== Records for the task

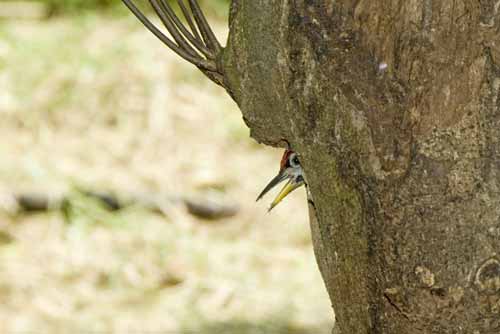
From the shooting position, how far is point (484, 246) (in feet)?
7.17

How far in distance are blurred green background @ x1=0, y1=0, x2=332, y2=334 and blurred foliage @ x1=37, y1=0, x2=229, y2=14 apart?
33cm

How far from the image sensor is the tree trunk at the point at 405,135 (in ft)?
7.00

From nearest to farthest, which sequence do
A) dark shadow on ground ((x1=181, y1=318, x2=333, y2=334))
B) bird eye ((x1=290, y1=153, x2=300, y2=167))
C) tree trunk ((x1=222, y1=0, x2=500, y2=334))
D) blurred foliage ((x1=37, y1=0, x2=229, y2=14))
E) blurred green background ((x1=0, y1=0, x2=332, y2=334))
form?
tree trunk ((x1=222, y1=0, x2=500, y2=334)) → bird eye ((x1=290, y1=153, x2=300, y2=167)) → dark shadow on ground ((x1=181, y1=318, x2=333, y2=334)) → blurred green background ((x1=0, y1=0, x2=332, y2=334)) → blurred foliage ((x1=37, y1=0, x2=229, y2=14))

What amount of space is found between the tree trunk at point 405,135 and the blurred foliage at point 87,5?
5603mm

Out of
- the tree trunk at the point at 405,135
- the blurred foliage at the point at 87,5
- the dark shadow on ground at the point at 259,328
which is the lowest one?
the dark shadow on ground at the point at 259,328

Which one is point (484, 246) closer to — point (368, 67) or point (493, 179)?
point (493, 179)

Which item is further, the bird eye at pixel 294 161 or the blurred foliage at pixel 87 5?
the blurred foliage at pixel 87 5

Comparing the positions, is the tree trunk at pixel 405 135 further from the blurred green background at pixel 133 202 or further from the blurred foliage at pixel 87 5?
the blurred foliage at pixel 87 5

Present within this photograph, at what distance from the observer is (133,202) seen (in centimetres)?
567

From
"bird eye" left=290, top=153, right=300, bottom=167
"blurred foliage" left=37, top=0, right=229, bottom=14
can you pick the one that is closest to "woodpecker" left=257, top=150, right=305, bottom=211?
"bird eye" left=290, top=153, right=300, bottom=167

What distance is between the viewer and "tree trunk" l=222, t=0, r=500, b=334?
2.13 meters

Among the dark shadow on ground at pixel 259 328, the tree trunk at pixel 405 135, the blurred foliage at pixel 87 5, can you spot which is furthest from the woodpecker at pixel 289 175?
the blurred foliage at pixel 87 5

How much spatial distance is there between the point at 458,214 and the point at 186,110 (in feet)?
14.9

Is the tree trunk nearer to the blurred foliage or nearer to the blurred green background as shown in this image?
the blurred green background
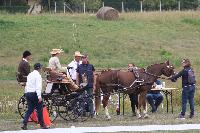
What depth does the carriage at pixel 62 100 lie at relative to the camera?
20.4 metres

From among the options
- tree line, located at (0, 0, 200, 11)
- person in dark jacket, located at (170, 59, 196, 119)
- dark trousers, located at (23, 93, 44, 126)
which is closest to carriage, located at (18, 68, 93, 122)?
dark trousers, located at (23, 93, 44, 126)

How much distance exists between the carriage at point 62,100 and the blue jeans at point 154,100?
349 cm

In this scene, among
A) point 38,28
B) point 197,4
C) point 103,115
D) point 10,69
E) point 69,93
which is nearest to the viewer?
point 69,93

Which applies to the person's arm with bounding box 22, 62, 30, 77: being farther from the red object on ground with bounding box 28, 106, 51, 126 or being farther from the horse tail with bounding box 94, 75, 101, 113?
the horse tail with bounding box 94, 75, 101, 113

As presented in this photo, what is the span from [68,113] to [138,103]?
2448 millimetres

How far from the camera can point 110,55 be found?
128ft

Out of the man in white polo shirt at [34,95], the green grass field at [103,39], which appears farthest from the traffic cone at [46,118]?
the green grass field at [103,39]

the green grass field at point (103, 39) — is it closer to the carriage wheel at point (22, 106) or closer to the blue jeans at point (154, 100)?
the blue jeans at point (154, 100)

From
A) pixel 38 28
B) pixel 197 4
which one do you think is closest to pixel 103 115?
pixel 38 28

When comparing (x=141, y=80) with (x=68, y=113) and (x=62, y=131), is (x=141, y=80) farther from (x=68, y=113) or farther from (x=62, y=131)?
(x=62, y=131)

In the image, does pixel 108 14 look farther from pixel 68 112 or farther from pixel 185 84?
pixel 68 112

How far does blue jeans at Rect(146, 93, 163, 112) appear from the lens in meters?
23.7

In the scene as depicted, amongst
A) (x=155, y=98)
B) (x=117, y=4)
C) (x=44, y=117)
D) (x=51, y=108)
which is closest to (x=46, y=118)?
(x=44, y=117)

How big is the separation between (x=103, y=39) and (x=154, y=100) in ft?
62.8
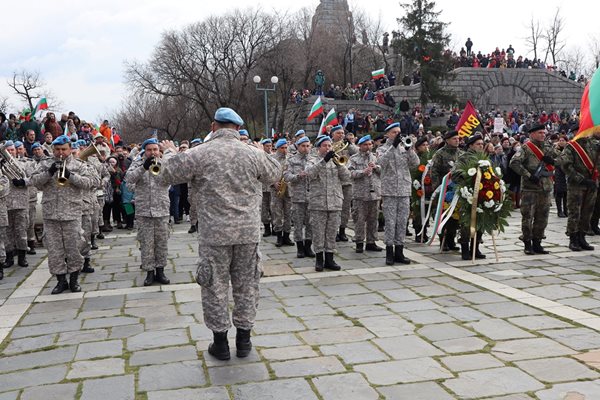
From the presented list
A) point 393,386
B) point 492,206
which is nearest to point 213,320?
point 393,386

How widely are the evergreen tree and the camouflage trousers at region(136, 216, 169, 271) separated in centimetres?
3560

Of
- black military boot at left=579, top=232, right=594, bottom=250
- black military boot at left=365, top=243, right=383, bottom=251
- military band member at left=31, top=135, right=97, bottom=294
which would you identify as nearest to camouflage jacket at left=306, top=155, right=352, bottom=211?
black military boot at left=365, top=243, right=383, bottom=251

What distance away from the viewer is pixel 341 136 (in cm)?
1002

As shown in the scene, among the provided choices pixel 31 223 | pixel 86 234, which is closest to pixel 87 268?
pixel 86 234

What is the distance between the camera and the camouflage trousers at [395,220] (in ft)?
28.8

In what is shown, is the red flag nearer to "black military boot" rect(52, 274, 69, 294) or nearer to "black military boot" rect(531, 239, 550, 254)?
"black military boot" rect(531, 239, 550, 254)

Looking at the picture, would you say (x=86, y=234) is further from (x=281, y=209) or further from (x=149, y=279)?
(x=281, y=209)

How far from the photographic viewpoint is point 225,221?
15.8 feet

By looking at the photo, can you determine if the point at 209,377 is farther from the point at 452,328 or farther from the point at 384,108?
the point at 384,108

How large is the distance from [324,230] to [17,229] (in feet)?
17.0

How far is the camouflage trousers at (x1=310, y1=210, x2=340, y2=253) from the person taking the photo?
8.60 m

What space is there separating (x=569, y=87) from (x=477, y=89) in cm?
811

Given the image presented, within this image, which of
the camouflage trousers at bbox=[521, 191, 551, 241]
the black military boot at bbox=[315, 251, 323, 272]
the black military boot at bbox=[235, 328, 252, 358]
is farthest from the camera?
the camouflage trousers at bbox=[521, 191, 551, 241]

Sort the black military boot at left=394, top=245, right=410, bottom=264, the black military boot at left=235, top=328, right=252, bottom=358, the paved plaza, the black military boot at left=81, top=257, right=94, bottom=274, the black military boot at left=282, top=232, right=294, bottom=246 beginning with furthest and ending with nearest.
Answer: the black military boot at left=282, top=232, right=294, bottom=246 < the black military boot at left=81, top=257, right=94, bottom=274 < the black military boot at left=394, top=245, right=410, bottom=264 < the black military boot at left=235, top=328, right=252, bottom=358 < the paved plaza
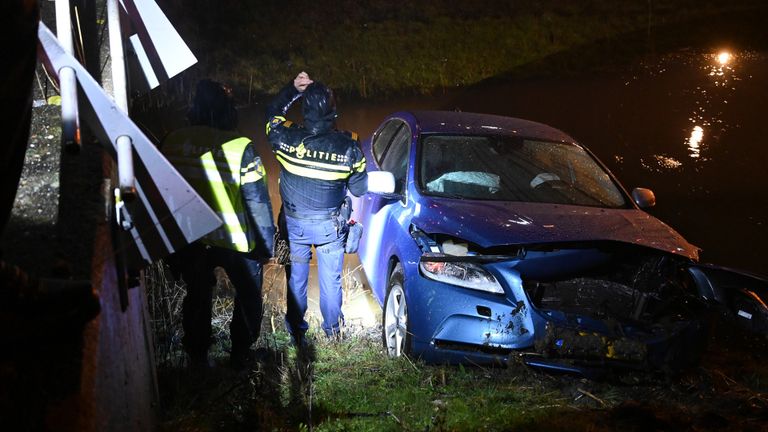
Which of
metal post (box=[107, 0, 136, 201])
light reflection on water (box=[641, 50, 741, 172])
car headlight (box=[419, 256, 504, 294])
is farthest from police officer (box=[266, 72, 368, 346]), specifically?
light reflection on water (box=[641, 50, 741, 172])

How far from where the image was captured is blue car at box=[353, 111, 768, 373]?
166 inches

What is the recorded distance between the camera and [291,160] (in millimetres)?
4938

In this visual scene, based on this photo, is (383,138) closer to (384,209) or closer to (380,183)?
(384,209)

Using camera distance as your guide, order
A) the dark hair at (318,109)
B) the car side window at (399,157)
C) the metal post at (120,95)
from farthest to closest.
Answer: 1. the car side window at (399,157)
2. the dark hair at (318,109)
3. the metal post at (120,95)

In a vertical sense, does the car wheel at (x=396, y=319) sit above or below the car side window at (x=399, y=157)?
below

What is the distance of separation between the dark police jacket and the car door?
0.38m

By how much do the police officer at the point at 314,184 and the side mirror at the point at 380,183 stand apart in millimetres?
58

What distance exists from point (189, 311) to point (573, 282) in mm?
2551

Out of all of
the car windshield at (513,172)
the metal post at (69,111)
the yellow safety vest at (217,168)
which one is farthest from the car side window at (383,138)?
the metal post at (69,111)

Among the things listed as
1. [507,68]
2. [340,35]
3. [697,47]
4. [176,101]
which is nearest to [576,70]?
[507,68]

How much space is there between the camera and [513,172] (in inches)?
225

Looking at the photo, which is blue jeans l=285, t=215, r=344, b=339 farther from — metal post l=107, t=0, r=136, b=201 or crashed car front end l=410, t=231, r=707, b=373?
metal post l=107, t=0, r=136, b=201

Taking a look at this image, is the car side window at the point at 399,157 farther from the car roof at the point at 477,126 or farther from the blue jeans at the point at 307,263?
the blue jeans at the point at 307,263

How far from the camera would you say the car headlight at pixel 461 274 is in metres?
4.28
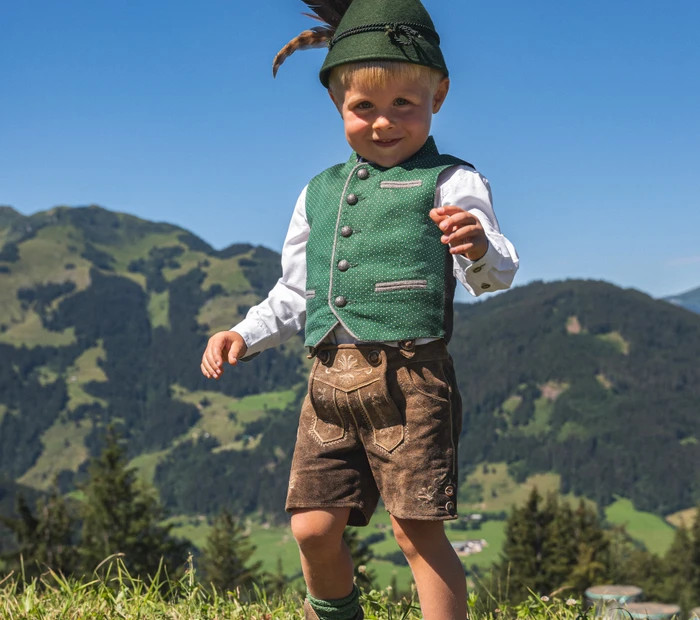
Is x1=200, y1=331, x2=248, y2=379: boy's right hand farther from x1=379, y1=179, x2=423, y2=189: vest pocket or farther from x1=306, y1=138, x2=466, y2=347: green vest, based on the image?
x1=379, y1=179, x2=423, y2=189: vest pocket

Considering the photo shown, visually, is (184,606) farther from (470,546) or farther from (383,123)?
(470,546)

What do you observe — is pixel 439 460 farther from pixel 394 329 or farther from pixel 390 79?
pixel 390 79

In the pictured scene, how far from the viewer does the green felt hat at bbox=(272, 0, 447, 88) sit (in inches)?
161

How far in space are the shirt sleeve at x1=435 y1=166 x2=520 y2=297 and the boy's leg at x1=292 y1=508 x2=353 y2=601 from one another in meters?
1.30

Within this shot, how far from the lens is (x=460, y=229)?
3633mm

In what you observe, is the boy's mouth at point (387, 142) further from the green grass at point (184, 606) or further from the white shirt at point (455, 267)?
the green grass at point (184, 606)

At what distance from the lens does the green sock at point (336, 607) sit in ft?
14.4

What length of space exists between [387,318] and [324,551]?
1.21 meters

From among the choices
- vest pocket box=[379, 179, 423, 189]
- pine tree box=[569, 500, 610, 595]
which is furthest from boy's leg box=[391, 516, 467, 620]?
pine tree box=[569, 500, 610, 595]

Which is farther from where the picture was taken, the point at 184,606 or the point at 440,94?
the point at 184,606

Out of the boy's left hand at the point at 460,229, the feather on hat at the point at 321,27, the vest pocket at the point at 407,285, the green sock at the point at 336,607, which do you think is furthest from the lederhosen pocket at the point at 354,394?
the feather on hat at the point at 321,27

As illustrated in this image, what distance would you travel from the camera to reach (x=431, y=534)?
415 cm

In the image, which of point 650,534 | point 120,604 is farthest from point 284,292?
point 650,534

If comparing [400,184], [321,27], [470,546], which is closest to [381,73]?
[400,184]
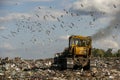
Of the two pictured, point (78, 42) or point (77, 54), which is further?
point (77, 54)

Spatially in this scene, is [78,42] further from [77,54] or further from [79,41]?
[77,54]

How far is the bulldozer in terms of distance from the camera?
85.7 feet

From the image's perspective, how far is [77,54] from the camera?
26750 mm

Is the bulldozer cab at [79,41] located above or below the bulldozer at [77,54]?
above

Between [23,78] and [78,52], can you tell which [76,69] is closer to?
[78,52]

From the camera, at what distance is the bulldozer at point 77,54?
2611 cm

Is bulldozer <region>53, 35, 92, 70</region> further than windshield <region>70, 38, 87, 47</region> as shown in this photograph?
No

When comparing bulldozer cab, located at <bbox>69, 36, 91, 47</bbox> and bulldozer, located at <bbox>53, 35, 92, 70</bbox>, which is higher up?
bulldozer cab, located at <bbox>69, 36, 91, 47</bbox>

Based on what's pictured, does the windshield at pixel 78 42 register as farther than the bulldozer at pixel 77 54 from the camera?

====

** Job **
Write out exactly the lines from the line holding "Spatially in this" through the last line of the data, and nothing besides those lines.

** Finished task **
Spatially in this scene, is [78,42] further from [77,54] or further from [79,41]?
[77,54]

How far is the bulldozer in terms of distance from the camera?
85.7 feet

From the image's perspective, how far is [77,54] from the camera?
26750 mm

Is the bulldozer cab at [79,41] located above or below the bulldozer at [77,54]?
above

Between [23,78] and [78,52], can you tell which [76,69] is closer to?
[78,52]

From the camera, at what distance is the bulldozer at point 77,54?
2611 cm

Is bulldozer <region>53, 35, 92, 70</region> further than windshield <region>70, 38, 87, 47</region> as shown in this photograph?
No

When comparing bulldozer cab, located at <bbox>69, 36, 91, 47</bbox> and bulldozer, located at <bbox>53, 35, 92, 70</bbox>, which is higher up?
bulldozer cab, located at <bbox>69, 36, 91, 47</bbox>

Based on what's pictured, does the windshield at pixel 78 42 register as farther than the bulldozer at pixel 77 54 from the camera?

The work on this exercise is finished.